Non tutti i progetti raggiungono però i risultati desiderati. Le criticità infatti non sono poche. Da un lato, gli enti hanno evidenziato la difficoltà a mantenere aggiornate le banche dati e l’eccessivo sforzo per la bonifica delle informazioni. Problemi legati quindi solo marginalmente alle soluzioni tecnologie utilizzate e più alla tipologia e alla qualità di dati che nel tempo sono stati raccolti e conservati. Dall’altro lato emergono grosse difficoltà nell’ottenere adeguata collaborazione sia dal proprio personale sia da quello di altri enti. È anzi quest’ultima, insieme alla mancanza di adeguate risorse economiche e di commitment politico, la principale motivazione per cui solo un ente su tre dichiara di voler avviare iniziative di questo tipo nei prossimi 12 mesi.
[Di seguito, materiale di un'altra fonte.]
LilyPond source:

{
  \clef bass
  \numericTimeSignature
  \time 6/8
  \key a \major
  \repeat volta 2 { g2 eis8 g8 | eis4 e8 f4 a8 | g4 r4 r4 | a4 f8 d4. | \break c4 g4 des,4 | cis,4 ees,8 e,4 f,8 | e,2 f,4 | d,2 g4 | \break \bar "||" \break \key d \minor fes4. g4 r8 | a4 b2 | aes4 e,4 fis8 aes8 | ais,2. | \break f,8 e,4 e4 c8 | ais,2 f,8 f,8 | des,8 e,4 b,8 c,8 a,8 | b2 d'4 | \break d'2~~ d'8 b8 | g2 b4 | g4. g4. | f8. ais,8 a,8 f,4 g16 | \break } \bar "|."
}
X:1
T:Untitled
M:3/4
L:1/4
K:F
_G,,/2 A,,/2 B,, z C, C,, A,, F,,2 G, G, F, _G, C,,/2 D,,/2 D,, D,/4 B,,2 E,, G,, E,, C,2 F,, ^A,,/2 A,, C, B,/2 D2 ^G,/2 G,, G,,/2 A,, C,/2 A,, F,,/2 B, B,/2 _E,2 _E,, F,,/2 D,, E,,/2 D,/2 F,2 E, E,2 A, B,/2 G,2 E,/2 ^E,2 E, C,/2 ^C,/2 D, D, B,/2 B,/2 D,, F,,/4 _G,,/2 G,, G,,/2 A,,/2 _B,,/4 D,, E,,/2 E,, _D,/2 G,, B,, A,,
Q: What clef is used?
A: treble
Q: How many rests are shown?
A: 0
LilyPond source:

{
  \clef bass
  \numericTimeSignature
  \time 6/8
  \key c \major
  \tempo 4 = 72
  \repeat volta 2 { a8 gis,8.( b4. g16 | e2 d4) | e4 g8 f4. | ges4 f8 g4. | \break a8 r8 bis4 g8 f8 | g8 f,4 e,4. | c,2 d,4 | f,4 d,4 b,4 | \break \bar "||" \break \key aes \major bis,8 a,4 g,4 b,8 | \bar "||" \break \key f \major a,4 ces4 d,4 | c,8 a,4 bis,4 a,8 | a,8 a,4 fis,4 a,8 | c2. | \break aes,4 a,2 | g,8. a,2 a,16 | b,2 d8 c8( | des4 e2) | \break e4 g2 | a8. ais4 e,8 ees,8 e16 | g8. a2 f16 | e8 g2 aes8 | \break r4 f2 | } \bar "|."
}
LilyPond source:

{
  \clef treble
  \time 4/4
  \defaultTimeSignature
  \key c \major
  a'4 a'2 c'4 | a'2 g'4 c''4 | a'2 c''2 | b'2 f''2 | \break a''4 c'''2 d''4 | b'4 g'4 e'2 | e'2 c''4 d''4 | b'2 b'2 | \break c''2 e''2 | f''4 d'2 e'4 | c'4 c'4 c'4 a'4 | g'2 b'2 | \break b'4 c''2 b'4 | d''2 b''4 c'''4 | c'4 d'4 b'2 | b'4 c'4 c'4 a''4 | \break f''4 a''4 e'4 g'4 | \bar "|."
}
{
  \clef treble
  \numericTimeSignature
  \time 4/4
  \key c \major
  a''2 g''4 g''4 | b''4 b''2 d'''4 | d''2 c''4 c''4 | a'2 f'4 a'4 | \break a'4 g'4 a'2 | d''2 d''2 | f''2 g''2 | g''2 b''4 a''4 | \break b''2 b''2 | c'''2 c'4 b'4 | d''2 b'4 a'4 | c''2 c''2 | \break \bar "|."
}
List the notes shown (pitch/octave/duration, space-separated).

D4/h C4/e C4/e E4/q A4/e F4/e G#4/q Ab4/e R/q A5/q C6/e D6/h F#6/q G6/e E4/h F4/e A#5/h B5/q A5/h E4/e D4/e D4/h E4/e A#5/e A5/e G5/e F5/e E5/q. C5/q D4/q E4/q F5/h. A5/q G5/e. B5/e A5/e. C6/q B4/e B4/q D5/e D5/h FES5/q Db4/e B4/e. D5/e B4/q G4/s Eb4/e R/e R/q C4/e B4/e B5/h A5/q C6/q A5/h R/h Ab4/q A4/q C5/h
Più dei due terzi degli enti ha un canale telematico per rapportarsi con le imprese ma sono ancora altrettanti i Comuni che hanno ancora attivo uno sportello fisico, rispettando solo in parte le disposizione delle recenti normative. Tali valori variano notevolmente a seconda delle singole realtà regionali, come dimostrano anche i dati sull`utilizzo dei servizi online che registrano percentuali tra l’8 e il 93%.
Anche la gestione delle pratiche all’interno del Comune può essere molto difforme: l’integrazione tra Pec e protocollo informatico varia tra infatti l`88 e il 20%, l’utilizzo di soluzioni per la conservazione sostitutiva, invece, dal 18 raggiunge l`80% nelle Regioni più virtuose.
L’indagine, condotta in collaborazione con Retecamere, evidenzia come l`impresa sia disposta a cambiare volentieri canale d’interazione se a questo corrisponde anche un miglioramento delle prestazioni della Pubblica amministrazione, oggi spesso considerata poco affidabile. Attualmente invece, solo il 25% delle imprese che usano i servizi online si dichiara convinto che la PA sia in grado di offrire tramite il Web lo stesso servizio offerto tramite sportello. E così le imprese scelgono di delegare a terzi l`interazione con la PA: molti per liberare tempo da dedicare alle proprie attività (40%) e per diminuire eventuali errori (60%), ma molti altri a causa della percezione di eccessiva complessità (50%) nell`accedere ai servizi della PA, per la sensazione di perdere di tempo (47%) e per la difficoltà nell`apprendere le procedure (42%).